## Problem statement
Repeat all the records exactly, omitting pictures.

(Records shown)

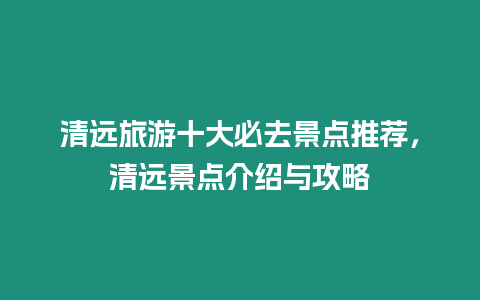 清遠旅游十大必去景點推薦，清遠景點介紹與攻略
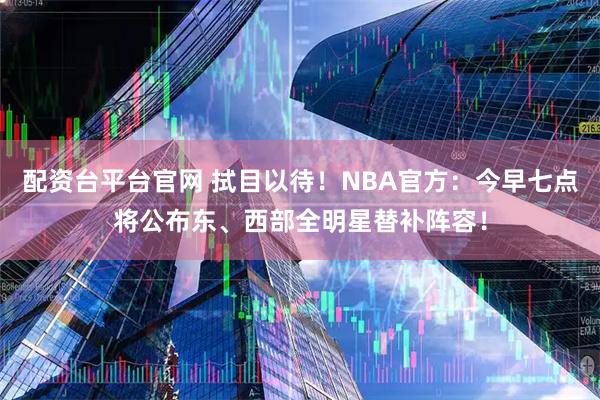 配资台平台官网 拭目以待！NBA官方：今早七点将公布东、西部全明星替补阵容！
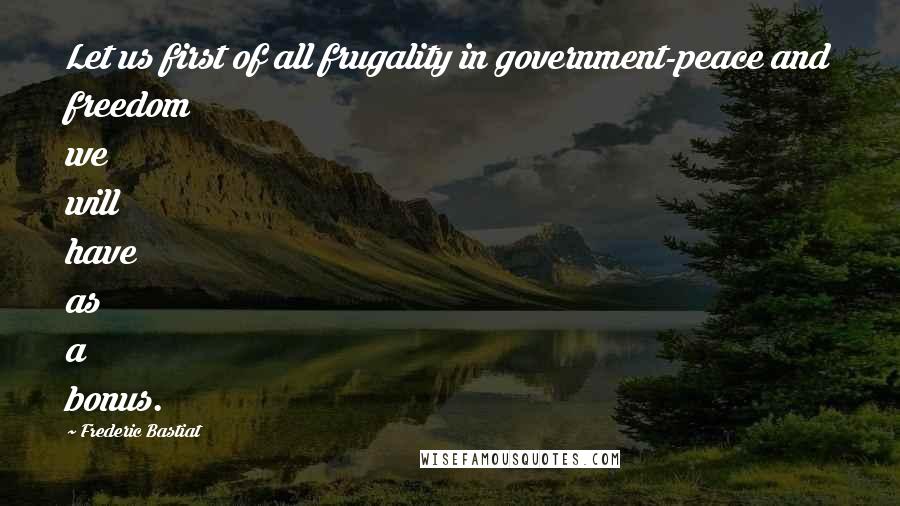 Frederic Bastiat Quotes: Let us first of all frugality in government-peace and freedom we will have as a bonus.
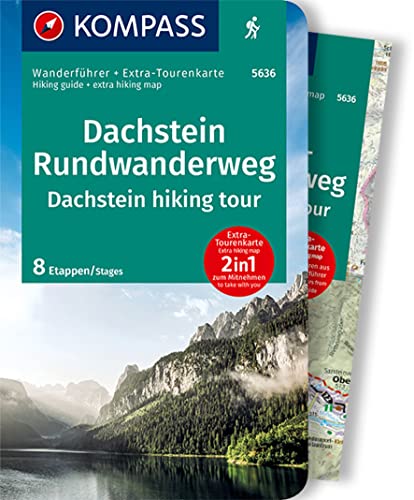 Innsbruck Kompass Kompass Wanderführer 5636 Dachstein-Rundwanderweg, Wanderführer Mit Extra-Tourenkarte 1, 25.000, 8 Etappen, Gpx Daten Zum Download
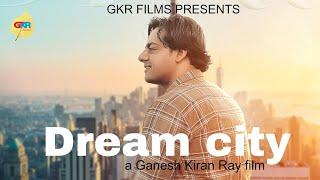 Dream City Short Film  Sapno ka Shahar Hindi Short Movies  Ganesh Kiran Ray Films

(End Records shown)

## Solution
 清遠旅游十大必去景點推薦，清遠景點介紹與攻略
 配资台平台官网 拭目以待！NBA官方：今早七点将公布东、西部全明星替补阵容！
 Frederic Bastiat Quotes: Let us first of all frugality in government-peace and freedom we will have as a bonus.
 Innsbruck Kompass Kompass Wanderführer 5636 Dachstein-Rundwanderweg, Wanderführer Mit Extra-Tourenkarte 1, 25.000, 8 Etappen, Gpx Daten Zum Download
 Dream City Short Film  Sapno ka Shahar Hindi Short Movies  Ganesh Kiran Ray Films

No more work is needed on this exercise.